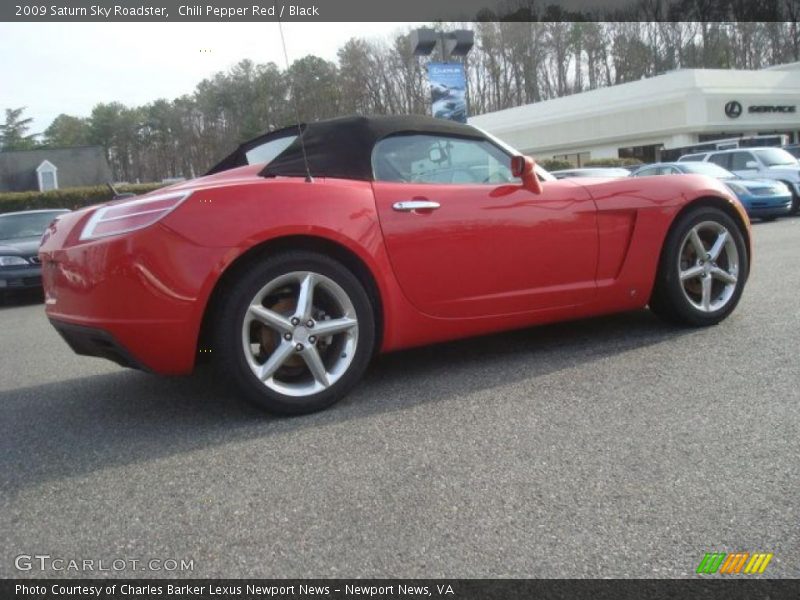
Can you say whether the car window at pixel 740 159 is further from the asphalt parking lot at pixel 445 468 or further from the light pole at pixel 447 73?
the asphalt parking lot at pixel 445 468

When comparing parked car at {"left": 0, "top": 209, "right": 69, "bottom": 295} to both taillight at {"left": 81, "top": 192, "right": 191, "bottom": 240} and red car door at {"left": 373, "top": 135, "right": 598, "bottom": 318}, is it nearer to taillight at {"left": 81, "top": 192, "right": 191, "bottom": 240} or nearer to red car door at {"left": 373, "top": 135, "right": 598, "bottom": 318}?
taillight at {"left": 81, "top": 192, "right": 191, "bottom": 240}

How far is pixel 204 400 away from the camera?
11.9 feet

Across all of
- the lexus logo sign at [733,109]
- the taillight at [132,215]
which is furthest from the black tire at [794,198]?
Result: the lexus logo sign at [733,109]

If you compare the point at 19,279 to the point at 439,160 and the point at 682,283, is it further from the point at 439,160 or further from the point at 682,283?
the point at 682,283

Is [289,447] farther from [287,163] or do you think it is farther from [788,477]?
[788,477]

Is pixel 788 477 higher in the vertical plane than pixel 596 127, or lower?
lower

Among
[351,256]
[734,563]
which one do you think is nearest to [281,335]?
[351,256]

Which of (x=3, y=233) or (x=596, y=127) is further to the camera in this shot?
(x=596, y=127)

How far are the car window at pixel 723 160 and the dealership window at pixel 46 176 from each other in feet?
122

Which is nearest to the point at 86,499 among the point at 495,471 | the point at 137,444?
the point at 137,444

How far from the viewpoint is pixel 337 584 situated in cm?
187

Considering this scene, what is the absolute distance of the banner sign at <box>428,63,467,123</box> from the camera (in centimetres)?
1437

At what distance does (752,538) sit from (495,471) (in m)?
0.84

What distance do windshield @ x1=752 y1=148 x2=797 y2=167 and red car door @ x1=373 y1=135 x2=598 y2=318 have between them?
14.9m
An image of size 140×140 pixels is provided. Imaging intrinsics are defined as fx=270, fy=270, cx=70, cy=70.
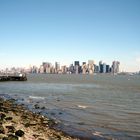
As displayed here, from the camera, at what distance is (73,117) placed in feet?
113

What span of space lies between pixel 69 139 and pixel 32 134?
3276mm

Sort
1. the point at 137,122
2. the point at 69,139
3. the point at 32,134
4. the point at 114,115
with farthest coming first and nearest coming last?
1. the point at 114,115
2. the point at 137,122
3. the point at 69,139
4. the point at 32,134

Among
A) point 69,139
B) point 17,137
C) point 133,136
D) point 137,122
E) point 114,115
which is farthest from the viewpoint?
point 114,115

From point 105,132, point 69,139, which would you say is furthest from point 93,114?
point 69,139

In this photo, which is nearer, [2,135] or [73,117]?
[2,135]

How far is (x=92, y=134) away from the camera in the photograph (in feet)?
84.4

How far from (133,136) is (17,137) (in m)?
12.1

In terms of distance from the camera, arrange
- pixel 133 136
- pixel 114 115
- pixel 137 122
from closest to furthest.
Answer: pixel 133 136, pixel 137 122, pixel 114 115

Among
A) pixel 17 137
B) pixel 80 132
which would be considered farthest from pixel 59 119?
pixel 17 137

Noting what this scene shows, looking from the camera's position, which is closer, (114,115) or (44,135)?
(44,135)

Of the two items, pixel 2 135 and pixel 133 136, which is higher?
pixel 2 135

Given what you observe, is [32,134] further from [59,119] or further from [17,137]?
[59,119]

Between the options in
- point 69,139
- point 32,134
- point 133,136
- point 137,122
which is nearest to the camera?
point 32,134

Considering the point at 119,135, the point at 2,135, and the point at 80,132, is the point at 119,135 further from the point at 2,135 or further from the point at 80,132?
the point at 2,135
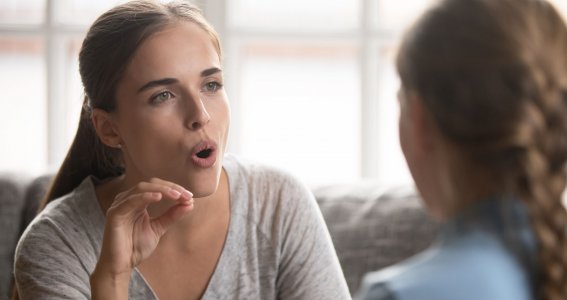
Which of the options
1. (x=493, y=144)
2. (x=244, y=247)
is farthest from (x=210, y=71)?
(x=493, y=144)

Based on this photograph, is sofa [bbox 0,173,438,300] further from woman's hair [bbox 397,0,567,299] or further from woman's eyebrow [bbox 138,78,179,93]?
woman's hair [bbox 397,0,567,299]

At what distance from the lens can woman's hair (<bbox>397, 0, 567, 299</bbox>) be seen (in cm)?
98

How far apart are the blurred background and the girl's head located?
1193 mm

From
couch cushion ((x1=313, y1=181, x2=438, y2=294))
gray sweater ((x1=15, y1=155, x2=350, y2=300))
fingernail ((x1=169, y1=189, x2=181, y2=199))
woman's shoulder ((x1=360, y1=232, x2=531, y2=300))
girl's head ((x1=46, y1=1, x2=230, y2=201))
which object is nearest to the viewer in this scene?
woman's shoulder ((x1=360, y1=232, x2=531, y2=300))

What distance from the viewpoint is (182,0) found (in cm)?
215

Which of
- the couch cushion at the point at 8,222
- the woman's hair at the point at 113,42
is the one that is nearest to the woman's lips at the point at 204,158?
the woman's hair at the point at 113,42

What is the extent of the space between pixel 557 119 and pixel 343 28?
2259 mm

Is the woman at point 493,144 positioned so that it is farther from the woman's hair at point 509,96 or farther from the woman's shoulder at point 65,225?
────
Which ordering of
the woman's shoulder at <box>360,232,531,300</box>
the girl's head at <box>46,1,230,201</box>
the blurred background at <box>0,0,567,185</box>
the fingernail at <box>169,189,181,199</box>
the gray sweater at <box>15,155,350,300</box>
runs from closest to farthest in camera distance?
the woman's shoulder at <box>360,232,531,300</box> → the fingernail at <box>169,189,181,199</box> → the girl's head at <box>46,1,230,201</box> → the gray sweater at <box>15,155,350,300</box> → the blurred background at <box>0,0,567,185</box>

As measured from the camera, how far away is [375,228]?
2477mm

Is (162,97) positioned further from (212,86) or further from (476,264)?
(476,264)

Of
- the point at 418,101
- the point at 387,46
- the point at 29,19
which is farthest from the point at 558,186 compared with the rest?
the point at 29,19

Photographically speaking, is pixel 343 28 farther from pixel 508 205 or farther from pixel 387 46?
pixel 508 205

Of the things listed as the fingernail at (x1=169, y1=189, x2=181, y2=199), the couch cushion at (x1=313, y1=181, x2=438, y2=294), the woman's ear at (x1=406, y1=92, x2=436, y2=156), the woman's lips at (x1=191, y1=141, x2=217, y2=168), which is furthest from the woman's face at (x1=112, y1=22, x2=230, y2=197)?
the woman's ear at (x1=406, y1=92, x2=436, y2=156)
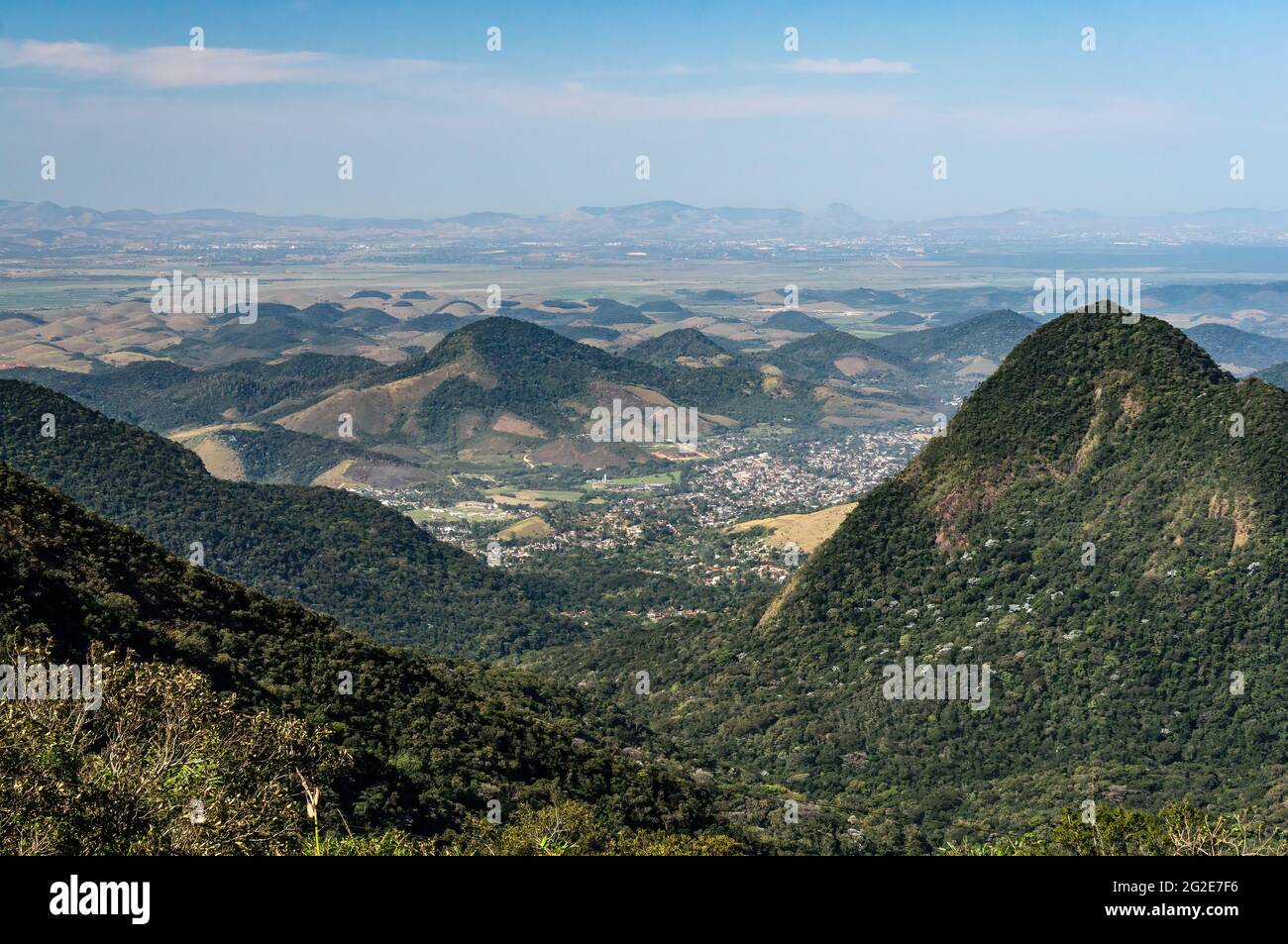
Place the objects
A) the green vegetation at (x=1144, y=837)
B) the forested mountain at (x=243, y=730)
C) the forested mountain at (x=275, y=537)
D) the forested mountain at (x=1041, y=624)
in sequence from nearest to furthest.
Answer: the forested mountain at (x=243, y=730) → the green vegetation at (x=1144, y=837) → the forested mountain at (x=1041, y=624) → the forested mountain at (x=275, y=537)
────
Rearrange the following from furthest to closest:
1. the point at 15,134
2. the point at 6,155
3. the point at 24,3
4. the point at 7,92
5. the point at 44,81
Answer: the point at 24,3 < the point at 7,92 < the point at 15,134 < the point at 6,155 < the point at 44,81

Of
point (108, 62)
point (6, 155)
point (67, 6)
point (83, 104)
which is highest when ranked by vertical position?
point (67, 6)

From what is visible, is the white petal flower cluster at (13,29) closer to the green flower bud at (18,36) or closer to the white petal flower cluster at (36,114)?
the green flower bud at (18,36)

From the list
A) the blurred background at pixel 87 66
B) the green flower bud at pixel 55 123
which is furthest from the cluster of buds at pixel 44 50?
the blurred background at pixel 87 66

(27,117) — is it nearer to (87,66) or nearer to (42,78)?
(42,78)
────
* **DIRECTIONS**: Recast the lines above as a Markdown table with the columns Row and Line, starting at the line that contains "Place the objects" and ending at the line that contains "in sequence from nearest to furthest.", both included. Leave out any blank lines.

* **TASK RESULT**:
| Row | Line |
|---|---|
| 1 | Place the objects |
| 2 | A) the green vegetation at (x=1144, y=837) |
| 3 | B) the forested mountain at (x=243, y=730) |
| 4 | C) the forested mountain at (x=275, y=537) |
| 5 | D) the forested mountain at (x=1041, y=624) |
| 6 | in sequence from nearest to furthest. |